Mila even anonymously writes a love poem for him but when she finds out that her mother suddenly has a dinner date with Pit, Mila's love-life takes a turn to the worse. Pit Winter reads the poem and somehow knows that Mila was the one who wrote it. The only aspect he focuses on are the errors Mila made due to her dyslexia. For Kati and Hanna, things do not go well anymore either. Florian fell in love with his piano teacher and therefore breaks up with Kati shortly before her birthday party. Branko and Hanna are squabbling with each other because Mila and Hanna have applied for a casting show Hanna keeps participating at although Branko feels ashamed about her being part of it. But there is someone else Hanna has met at the casting...

The three girls are alone again and are busy with problems like Vanessa, the ‘Drama Queen’, ‘Porn-Kiwi’(a nickname he was given by the girls, because he constantly watches porn) or the annoying Maths teacher. Marcus, whom Mila sees as a macho slowly sneaks into her life.

Brian, a new student from Hamburg causes trouble between the girls: Kati immediately falls in love with him and demands that no one else should get too close to him. When Mila rewrites a poem for Brian who turns it into a song, an icy mood comes up between Kati and Mila. During a school trip to a planetarium, somebody kissed Mila in the dark which lead her to the conclusion that Brian could possibly like her instead of Kati.
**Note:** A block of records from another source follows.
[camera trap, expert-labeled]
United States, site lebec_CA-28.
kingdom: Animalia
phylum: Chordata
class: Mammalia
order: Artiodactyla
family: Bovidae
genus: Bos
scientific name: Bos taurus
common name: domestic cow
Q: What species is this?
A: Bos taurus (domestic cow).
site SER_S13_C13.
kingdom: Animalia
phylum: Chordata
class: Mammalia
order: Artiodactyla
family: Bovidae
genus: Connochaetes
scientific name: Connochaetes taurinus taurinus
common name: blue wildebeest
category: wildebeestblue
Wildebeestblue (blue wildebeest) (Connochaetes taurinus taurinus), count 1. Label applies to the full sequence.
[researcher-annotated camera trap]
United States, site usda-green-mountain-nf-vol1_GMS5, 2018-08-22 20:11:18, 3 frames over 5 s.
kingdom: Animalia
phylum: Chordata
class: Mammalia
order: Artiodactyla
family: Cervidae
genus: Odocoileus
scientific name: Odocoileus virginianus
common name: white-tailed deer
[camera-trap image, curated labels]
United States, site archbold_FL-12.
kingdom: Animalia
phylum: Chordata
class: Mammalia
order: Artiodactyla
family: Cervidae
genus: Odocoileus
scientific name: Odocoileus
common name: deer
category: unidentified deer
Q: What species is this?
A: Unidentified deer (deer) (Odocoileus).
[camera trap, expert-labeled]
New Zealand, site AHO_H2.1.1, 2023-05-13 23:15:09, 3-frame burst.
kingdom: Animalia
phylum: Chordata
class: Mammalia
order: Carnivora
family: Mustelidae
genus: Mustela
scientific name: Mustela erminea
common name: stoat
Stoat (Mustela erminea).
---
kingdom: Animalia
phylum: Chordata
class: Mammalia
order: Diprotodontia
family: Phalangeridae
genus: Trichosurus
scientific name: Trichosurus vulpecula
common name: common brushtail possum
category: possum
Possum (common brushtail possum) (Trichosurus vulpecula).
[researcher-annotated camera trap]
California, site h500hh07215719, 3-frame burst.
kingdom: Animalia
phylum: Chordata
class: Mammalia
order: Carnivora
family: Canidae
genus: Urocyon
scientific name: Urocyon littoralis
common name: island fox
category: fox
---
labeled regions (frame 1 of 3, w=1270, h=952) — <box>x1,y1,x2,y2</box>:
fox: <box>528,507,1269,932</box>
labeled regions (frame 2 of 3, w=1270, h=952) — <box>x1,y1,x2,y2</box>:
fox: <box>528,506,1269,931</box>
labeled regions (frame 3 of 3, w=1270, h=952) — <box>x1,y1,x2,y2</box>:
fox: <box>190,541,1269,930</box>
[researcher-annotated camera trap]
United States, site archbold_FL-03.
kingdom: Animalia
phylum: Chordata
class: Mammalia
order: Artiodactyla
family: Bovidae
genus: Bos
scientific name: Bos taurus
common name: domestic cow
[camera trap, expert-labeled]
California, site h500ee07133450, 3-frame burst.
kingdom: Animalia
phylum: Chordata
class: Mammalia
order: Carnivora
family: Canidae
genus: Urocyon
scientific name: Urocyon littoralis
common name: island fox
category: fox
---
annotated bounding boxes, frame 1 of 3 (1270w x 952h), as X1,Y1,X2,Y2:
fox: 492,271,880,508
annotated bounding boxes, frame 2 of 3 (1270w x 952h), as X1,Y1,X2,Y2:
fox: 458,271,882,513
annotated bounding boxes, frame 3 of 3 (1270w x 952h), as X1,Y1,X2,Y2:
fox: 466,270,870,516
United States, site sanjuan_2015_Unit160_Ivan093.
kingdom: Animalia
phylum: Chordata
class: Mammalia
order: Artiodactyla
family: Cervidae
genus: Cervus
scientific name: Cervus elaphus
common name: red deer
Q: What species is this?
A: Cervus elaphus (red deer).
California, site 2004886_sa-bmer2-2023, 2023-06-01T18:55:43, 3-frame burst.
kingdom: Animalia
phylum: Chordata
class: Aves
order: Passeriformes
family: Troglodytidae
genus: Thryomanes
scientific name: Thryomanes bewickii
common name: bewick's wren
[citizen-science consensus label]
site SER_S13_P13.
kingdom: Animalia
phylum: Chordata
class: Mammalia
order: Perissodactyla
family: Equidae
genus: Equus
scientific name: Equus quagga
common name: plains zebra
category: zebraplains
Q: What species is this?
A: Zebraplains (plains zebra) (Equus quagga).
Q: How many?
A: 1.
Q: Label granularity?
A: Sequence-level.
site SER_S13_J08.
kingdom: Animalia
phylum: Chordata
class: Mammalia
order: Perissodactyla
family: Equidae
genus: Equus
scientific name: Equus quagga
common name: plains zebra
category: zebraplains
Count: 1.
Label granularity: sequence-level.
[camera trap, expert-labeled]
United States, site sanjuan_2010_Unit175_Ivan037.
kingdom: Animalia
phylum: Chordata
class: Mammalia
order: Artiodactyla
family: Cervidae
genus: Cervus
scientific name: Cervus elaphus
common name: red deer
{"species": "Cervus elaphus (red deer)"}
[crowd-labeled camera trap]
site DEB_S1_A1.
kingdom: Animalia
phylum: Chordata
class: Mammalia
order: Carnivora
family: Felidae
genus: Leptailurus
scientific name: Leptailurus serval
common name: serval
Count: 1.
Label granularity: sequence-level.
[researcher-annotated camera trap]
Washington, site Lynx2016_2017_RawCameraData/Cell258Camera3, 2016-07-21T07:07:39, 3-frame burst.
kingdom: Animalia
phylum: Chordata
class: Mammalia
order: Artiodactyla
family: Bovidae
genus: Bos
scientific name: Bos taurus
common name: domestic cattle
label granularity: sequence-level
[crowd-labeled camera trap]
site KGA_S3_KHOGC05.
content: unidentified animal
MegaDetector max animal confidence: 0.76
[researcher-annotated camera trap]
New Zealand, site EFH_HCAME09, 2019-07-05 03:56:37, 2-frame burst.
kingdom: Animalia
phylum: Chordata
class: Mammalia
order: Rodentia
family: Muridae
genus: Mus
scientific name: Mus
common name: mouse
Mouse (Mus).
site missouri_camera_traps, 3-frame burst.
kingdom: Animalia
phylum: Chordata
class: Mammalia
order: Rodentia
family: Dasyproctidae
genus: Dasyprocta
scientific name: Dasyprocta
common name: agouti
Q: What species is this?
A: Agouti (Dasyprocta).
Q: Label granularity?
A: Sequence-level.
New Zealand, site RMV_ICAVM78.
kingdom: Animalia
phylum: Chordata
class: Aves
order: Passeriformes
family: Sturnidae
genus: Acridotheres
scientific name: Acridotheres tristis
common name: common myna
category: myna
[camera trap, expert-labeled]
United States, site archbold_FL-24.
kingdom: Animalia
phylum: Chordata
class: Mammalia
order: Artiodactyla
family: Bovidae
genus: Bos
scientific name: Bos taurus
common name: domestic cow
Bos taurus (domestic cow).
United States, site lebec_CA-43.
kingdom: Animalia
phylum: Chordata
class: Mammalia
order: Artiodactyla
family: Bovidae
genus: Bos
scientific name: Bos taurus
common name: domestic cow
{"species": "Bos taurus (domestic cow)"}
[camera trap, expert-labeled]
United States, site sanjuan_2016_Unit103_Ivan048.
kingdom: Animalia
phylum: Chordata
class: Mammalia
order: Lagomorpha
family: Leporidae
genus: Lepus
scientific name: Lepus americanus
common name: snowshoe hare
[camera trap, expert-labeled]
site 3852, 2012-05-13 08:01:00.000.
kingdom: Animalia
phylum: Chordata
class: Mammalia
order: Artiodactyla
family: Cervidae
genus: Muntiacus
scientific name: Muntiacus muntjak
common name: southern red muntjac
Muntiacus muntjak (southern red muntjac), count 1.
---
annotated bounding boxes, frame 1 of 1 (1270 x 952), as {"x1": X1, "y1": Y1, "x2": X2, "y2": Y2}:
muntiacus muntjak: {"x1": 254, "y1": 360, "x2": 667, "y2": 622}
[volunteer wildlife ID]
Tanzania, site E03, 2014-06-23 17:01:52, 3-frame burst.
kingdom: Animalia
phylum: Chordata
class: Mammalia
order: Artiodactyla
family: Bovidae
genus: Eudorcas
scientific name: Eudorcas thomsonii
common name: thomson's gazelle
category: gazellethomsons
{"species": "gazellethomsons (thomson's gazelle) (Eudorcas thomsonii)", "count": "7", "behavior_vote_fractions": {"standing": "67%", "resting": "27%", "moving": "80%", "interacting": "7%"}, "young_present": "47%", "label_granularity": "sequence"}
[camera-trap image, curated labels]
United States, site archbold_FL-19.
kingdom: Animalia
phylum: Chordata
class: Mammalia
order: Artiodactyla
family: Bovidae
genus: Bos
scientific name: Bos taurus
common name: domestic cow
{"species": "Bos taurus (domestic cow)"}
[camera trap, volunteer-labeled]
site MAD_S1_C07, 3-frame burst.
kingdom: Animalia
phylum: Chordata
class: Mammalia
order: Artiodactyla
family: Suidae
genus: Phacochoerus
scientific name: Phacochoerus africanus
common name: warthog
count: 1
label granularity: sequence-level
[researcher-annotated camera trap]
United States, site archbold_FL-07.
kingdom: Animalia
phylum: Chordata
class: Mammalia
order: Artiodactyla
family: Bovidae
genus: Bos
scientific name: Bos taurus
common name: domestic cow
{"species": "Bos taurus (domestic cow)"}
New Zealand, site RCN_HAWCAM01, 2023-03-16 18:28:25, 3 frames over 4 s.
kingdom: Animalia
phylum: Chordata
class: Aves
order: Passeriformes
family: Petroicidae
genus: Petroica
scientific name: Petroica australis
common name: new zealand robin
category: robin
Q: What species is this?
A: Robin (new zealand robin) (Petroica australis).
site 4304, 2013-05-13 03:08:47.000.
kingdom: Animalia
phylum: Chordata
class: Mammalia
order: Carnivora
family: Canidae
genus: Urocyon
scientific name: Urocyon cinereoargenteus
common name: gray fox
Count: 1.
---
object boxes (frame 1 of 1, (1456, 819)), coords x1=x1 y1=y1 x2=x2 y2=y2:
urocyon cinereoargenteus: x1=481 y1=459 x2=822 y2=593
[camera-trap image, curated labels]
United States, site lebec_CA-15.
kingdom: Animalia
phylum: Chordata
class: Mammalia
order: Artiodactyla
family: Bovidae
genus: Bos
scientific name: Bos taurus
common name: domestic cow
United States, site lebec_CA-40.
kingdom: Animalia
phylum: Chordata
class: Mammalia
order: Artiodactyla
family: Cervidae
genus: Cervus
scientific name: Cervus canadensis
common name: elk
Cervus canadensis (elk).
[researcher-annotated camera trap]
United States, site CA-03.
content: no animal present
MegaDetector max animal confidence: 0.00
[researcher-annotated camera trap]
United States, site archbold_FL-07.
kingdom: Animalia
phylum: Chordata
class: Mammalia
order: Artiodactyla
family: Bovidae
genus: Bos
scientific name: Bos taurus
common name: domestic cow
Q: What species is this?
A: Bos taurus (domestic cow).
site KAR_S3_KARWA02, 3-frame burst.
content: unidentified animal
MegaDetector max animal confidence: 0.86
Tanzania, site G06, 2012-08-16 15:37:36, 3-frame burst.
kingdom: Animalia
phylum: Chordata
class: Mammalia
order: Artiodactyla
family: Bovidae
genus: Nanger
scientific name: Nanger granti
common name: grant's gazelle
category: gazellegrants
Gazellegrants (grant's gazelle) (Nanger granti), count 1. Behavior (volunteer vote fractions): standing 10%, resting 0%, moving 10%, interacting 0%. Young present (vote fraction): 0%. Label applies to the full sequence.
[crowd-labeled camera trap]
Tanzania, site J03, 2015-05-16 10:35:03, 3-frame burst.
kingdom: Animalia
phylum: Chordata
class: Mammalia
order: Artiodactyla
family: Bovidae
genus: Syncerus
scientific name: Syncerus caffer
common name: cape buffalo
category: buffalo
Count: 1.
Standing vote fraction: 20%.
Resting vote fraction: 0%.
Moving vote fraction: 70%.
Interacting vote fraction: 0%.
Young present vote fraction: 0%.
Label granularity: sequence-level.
In addition, someone called Pegasus sends Mila romantic messages and translates a song text for her - all signs point to Brian being her admirer, don't they?

When Mila's mother announces her pregnancy and that Pit Winter is the father of the baby, Mila's drama is complete.
She runs away in anger and sleeps at a suspension railway station. The next morning, Markus shows up at the station and takes her to his father's riding school. When Mila sees a picture of a class-trip, where everybody gathered around a statue of Pegasus and next to it a picture of herself with Markus, she realizes that Markus must be Pegasus. Overwhelmed by this discovery, she walks back home. At home, her mother is very happy and relieved to see Mila, and she tells her that the pregnancy test showed a wrong result – She is not pregnant. She adds that Pit Winter would not have wanted a child with her anyway and wishes for Mila to find a nice boy, who appreciates her, for who she is. This moment is an eye-opener for Mila. Together with her mother, she drives back to the riding school. She finds Markus on top of a hill he had shown her before, as it has a special meaning to him, and kisses him.

Not just Mila but everybody gets their happy end: Sure, Kati had a crush on Brian but after seeing that he is madly in love with mean girl Vanessa, she leaves his concert in a sad mood. On her way home, Kati gets attacked by a drunk guy in a tunnel. Luckily, Tobi is nearby to defend her and “knocks” him to the ground. Kati being Kati, without a second thought, instantly falls madly in love with Tobi all over again. In the meantime, Hanna is in Munich for the casting show and made it to the quarterfinals. Shortly before her next performance, her talisman – a heart – starts to glow. The talisman was a gift from Branko. He himself has a second heart and they both start to glow if the other heart is nearby. Finally, Hanna and Branko find each other and they get together again after Hanna was eliminated from the show during the quarterfinals.